В середине июля Одесса узнала новое слово — эвакуация.

На Дальницкой дороге, на Сухом лимане, на Куяль-нике и Хаджибее люди рыли окопы и утыкали землю обломками сваренных в пучок рельсов: немцы были за Днестром, а до Днестра рукой подать.

Но, чтоб не сойти нам с этого места, Одесса всю жизнь пила воду из Днестра, и до Днестра всегда было рукой подать.

— Женя, — сказала Ксения Андреевна, — завтра мы уезжаем.

— Мама!

— Надо, Женя. В военкомате сказали: надо.

— Чудаки, куда вы едете? Куда они едут? — шумела мадам Фаренюк, вытирая передником слезы. — Чудаки.

С запада, с севера и востока Одесса опоясывалась рвами, окопами и насыпями. С юга было море — Фонтан, Отрада, Ланжерон, Лузановка. И порт, огромный порт с волнорезом — поднятыми со дна моря глыбами железобетона.

Мариуполь — странный город. В Мариуполе большие дома-коробки. Такие дома Женька видел только в киножурналах, когда показывали, как быстро растет новый металлургический центр юга или новый химический центр Кузбасса.

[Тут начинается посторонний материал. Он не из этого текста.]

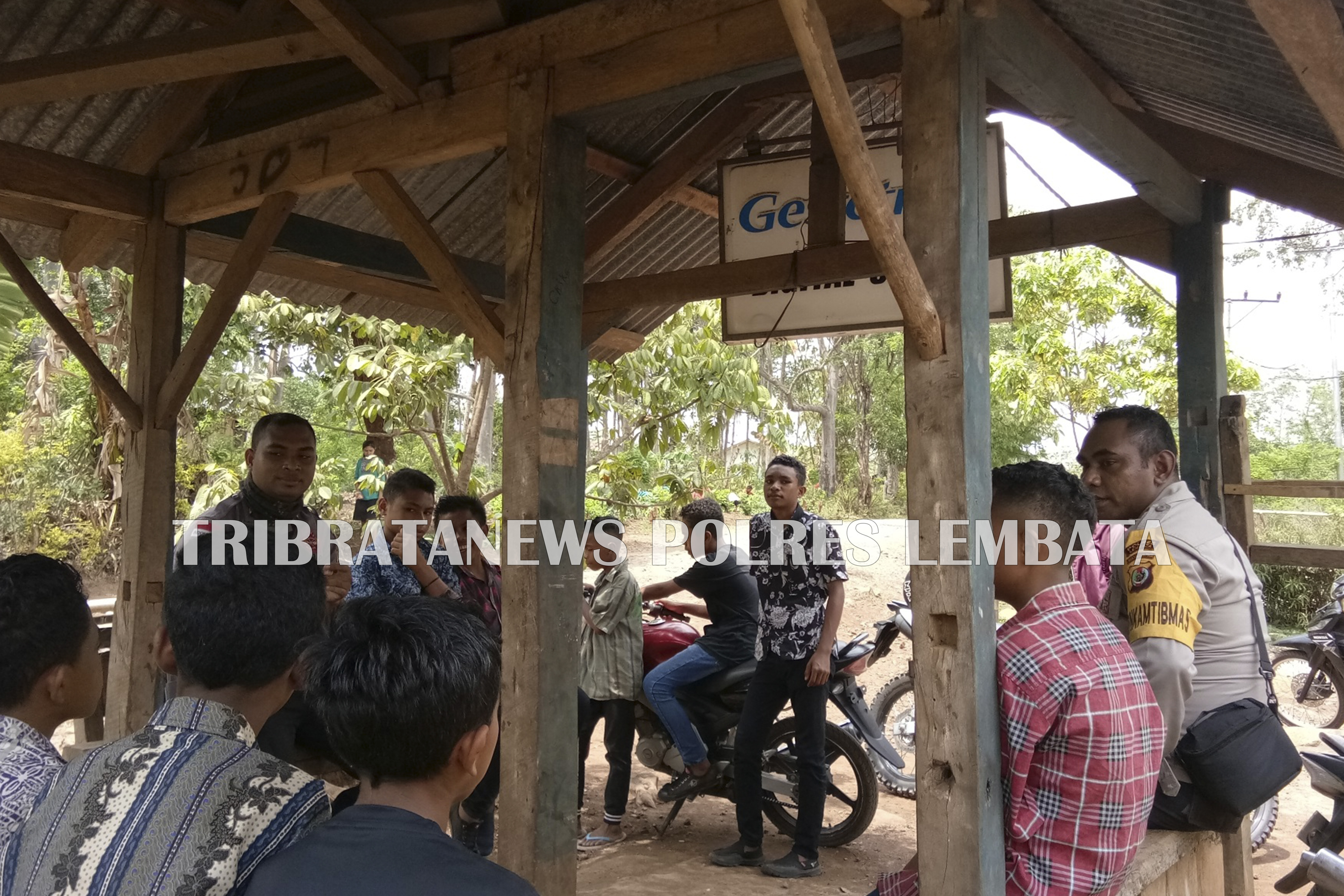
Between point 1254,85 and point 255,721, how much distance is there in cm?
326

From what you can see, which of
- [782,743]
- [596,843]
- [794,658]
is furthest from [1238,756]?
[596,843]

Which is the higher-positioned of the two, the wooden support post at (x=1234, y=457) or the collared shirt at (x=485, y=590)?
the wooden support post at (x=1234, y=457)

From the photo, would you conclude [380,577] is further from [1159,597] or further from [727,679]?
[1159,597]

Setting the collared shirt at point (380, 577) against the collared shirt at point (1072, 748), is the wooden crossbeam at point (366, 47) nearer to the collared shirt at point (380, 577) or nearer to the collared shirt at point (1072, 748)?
the collared shirt at point (380, 577)

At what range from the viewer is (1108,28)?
9.75 ft

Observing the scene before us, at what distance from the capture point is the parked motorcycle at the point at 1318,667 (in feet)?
21.6

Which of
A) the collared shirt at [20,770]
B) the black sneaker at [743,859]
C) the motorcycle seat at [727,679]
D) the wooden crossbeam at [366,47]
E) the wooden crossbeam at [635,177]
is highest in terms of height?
the wooden crossbeam at [635,177]

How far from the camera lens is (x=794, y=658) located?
4.55 m

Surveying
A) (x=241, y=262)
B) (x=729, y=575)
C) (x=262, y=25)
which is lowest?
(x=729, y=575)

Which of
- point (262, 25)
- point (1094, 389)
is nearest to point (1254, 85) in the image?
point (262, 25)

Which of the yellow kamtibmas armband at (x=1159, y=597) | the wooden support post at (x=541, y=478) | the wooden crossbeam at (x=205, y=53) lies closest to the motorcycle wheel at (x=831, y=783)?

Дома эти Женьке не понравились, город тоже не понравился. Город стоял на берегу моря с нерусским названием — Азовское. Море как море, но, ясно, не Черное: плоский, как степь, берег, серая по-речному вода и такой же серый горизонт.

Но самое удивительное в Мариуполе — это железнодорожные шлагбаумы. Шлагбаумы в Мариуполе везде: на окраинах, в центре, на улицах, в переулках и даже во дворах. У шлагбаума, в центре, Женьку и Ксению Андреевну задержал патруль — лейтенант и два солдата.

— Сколько лет? — спросил лейтенант.

Ксения Андреевна побледнела.

— Пятнадцать, — сказал Женька.

— Будет пятнадцать, в декабре, — поправила Ксения Андреевна.

— Документы, — скомандовал лейтенант.

— Женя, где метрика? — засуетилась Ксения Андреевна.

— У тебя.

— У меня? Ах да, у меня. Вот она. Пожалуйста, вот метрика.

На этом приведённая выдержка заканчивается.